Monday, Nov. 14, 1955
Chancellor's Comeback
In Britain's House of Commons, it is often good politics to make a show of courting unpopularity: members are inclined to suspect any attempt to be popular as evidence of bad taste. Last week Tory Chancellor of the Exchequer Richard A. ("Rab") Butler remembered good politics as he rose, white-faced and grim, to defend himself against a Labor censure motion condemning him for "incompetence and neglect." The week before, Butler had been scourged by Labor's ambitious Hugh Gaitskell, a former Chancellor himself, who demanded that Butler resign (TIME, Nov. 7). Now Butler set out to defend his emergency tax-raising budget to combat British inflation. He not only admitted that his tax increases would hurt but made a virtue of it ("I do not expect them to be popular"). Then Butler turned sarcastically to the charge of incompetence. "Socialists," he said, "are connoisseurs of incompetence. Let us look at some of the vintage years--1947, 1949 and 1951." With that, he neatly skewered the Labor Chancellors of those years: Hugh Dalton, Stafford Cripps and Hugh Gaitskell. "Each Labor Vintage Chancellor," Butler charged, "produced his own distinctive crisis with his own particular brand of incompetence."

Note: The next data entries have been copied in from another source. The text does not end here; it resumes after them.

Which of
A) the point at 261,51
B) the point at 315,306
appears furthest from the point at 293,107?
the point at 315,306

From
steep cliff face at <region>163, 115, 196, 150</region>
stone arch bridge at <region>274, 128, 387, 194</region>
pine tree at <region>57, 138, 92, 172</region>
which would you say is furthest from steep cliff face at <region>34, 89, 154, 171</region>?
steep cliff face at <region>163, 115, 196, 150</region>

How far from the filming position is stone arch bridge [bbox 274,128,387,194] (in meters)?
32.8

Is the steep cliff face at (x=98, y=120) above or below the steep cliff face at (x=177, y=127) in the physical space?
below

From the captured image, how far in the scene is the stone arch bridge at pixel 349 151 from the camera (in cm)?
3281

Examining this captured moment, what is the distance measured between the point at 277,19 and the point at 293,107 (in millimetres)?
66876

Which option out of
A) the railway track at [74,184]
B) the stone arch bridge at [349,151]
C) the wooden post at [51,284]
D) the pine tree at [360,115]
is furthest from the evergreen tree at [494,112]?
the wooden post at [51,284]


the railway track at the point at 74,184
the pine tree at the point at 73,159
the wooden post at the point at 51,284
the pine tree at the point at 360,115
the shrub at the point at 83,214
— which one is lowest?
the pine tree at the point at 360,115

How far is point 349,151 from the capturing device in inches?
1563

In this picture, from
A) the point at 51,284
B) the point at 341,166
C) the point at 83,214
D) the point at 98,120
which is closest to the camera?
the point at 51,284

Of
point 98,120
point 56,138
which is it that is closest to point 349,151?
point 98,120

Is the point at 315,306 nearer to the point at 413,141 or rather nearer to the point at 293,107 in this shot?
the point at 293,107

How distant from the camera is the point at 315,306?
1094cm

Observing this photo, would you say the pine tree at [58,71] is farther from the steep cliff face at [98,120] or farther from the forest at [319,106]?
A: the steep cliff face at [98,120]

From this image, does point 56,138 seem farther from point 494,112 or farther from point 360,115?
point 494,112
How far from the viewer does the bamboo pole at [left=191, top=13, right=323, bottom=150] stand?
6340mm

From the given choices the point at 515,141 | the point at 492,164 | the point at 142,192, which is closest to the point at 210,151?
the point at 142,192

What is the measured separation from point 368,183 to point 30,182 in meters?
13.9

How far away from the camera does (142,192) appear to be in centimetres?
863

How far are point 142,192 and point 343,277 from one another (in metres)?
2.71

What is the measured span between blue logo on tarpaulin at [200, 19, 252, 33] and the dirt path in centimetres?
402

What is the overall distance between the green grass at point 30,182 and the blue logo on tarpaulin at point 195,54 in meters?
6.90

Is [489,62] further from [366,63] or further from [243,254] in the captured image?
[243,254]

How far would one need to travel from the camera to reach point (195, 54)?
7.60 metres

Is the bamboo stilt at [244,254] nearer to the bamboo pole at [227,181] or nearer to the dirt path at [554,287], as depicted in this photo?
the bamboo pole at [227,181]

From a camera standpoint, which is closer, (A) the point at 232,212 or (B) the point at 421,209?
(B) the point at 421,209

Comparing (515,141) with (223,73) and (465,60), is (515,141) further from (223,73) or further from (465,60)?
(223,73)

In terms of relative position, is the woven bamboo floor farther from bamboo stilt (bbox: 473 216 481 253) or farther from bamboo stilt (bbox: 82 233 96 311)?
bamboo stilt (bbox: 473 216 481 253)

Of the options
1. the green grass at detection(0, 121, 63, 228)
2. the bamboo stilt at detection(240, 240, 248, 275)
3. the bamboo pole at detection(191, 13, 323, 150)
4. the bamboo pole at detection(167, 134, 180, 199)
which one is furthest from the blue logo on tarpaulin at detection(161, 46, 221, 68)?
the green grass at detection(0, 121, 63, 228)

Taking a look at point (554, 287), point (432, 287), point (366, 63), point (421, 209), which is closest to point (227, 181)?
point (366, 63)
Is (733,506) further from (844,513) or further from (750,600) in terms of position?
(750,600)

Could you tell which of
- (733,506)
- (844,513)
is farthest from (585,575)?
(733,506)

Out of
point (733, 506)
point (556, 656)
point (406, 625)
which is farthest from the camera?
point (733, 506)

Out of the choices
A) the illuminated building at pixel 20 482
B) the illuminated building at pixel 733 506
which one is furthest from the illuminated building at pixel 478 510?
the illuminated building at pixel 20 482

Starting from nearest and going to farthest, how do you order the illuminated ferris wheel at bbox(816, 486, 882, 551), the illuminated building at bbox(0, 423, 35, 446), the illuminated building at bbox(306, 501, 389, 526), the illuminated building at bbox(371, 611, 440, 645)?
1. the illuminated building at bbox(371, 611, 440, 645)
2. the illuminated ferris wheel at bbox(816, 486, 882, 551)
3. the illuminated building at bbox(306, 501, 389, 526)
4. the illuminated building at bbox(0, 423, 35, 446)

For Mr. Gaitskell, his onetime friend, Butler added, "I reserve neglect." Recalling that Britain's reserves had poured out during Gaitskell's tenure, Butler reminded the House that "all the records show is that cheese imports were reduced to save $40 million." Butler gestured scornfully towards Gaitskell, sitting opposite. "This marvelous roaring lion," he said, "is a little mouse who could only gnaw at a piece of cheese."
All told, it was one of the most effective performances in Rab Butler's 26 years in Parliament, and topped Gaitskell's Philippic of the week before. The House rejected the censure motion (329-261). Yet a forensic victory in the Commons was only a beginning, and Rab Butler knew it. He still has to prove that his new dose of austerity will work in practice. The first signs were not encouraging: at week's end, British workers filed demands for pay increases which, if granted, would give the inflationary spiral another upward twist. The one hopeful sign was that the drain of British dollar reserves in October was less than half what it was in September. The pound last week, for the first time in a year, was selling at a fraction higher than its official rate, $2.80.